El relieve de Sierra Nevada es, a diferencia de la mayoría de los complejos
montañosos de la península, homogéneo y compacto, de formas
suaves y cimas poco escarpadas en unas zonas y muy abrupto, dominado por crestas
y salientes, en otras. Las especiales características de Sierra Nevada,
en orden a sus numerosas cumbres que superan los 3.000 metros de altura, hacen
de su macizo montañoso una excepción respecto al resto de sistemas
montañosos de la Península Ibérica. Sobre todas las cimas
destacan poderosamente la del Mulhacén (3.482 m) y el Veleta (3.392 m).
Se distingue del resto de formaciones por la ausencia de valles que faciliten
el paso entre las vertientes, existiendo sólo en las zonas adyacentes
al macizo.
Su relieve tiene además un extraordinario interés geomorfológico.
Diversos estudios confirman un glaciarismo pleistocénico. Sierra Nevada
es el enclave europeo más meridional afectado por el glaciarismo cuaternario.
Aunque sus efectos se limitaron a las partes más elevadas de la sierra,
no alcanzando otras montañas más septentrionales. Tienen gran
importancia por ser el único caso de la Bética.

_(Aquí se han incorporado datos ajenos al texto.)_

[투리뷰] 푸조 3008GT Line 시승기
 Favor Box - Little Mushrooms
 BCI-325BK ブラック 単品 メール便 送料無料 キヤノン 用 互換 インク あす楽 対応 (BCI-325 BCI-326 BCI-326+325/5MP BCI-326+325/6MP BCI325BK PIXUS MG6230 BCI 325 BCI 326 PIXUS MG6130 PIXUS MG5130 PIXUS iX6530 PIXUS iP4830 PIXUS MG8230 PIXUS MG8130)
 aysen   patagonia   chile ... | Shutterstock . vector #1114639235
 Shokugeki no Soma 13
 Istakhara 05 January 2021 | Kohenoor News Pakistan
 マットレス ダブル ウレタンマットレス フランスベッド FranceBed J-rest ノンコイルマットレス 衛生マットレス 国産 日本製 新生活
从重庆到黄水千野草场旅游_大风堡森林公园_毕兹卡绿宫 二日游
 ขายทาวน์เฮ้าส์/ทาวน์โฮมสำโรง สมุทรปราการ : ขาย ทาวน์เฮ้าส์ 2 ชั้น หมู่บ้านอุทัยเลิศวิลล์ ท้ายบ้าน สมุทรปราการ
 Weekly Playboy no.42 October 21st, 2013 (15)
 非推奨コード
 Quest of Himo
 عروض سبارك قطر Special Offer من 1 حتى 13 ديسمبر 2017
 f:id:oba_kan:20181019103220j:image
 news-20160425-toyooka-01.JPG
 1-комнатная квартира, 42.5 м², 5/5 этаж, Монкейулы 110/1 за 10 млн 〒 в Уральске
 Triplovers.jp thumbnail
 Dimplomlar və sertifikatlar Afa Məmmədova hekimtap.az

Ocuparon las cuencas
de drenaje preexistentes, no consiguiendo en la mayoría de los casos
romper las líneas maestras del relieve, pero sí acentuaron la
cabecera de los barrancos. Dejaron su huella en circos,(localmente llamados
corrales, en numerosas lagunas originadas por los surcos) o zonas deprimidas
de la sobreexcavación glacial, y borreguiles o prados húmedos,
(cuya génesis está en las zonas elevadas o umbralesde roca superadas
por los movimientos del glaciar). Actuaron como diques naturales acumulando
suelo fértil y agua, donde hoy se conserva la mayor biodiversidad botánica
de Sierra Nevada.
La geomorfología glacial también ha dejado algunos valles de fondo
plano en forma de U. Más extendidos están los depósitos
morrénidos, formando grandes acumulaciones de pedregales, llamados localmente
cascajares y lastras. Proceden sobre todo del periodo periglaciar, que ha sido
más activo que el glaciar en Sierra Nevada. Se caracteriza por ser menos
frío y por la alternancia de heladas y deshielos, que propician la fragmentación
de la roca por gelivación (erosión por acción del hielo),
proceso que salvadas las distancias sigue activo.
Climatología
Posee
un clima variado y extremado a la vez, propio de la alta montaña, donde
a lo largo del año las temperaturas oscilan en 60 grados centígrados.
Marcan las diferencias entre los helados días de invierno, cuando soplan
los vientos del norte que bajan las temperaturas hasta los 35 grados bajo cero,
y las calurosas jornadas de verano con cálidos vientos de procedencia
sahariana.
Esta circunstancia origina que en la media montaña, hasta los 2.500 metros
de altura aproximadamente, se aprecien las cuatros estaciones, mientras que
a partir de este límite, ya en la alta montaña, las estaciones
se reducen a dos, el invierno nevado y frío y el verano o época
del deshielo. De hecho, en alturas superiores a los 2.500 metros casi las tres
cuartas partes de las precipitaciones que se registran a lo largo del año
lo son en forma de nieve.
El régimen de precipitaciones es variable como, lo es en sí, la
climatología del Parque. Con escasas precipitaciones en las zonas bajas
orientales (aportes inferiores a 300 mm) y abundantes en las zonas altas occidentales
(incluso por encima de 2.000 mm). Como en toda climatología de alta montaña
es necesario recordar que las precipitaciones aumentan con la altitud, llegando
este factor a ser preponderante sobre los demás.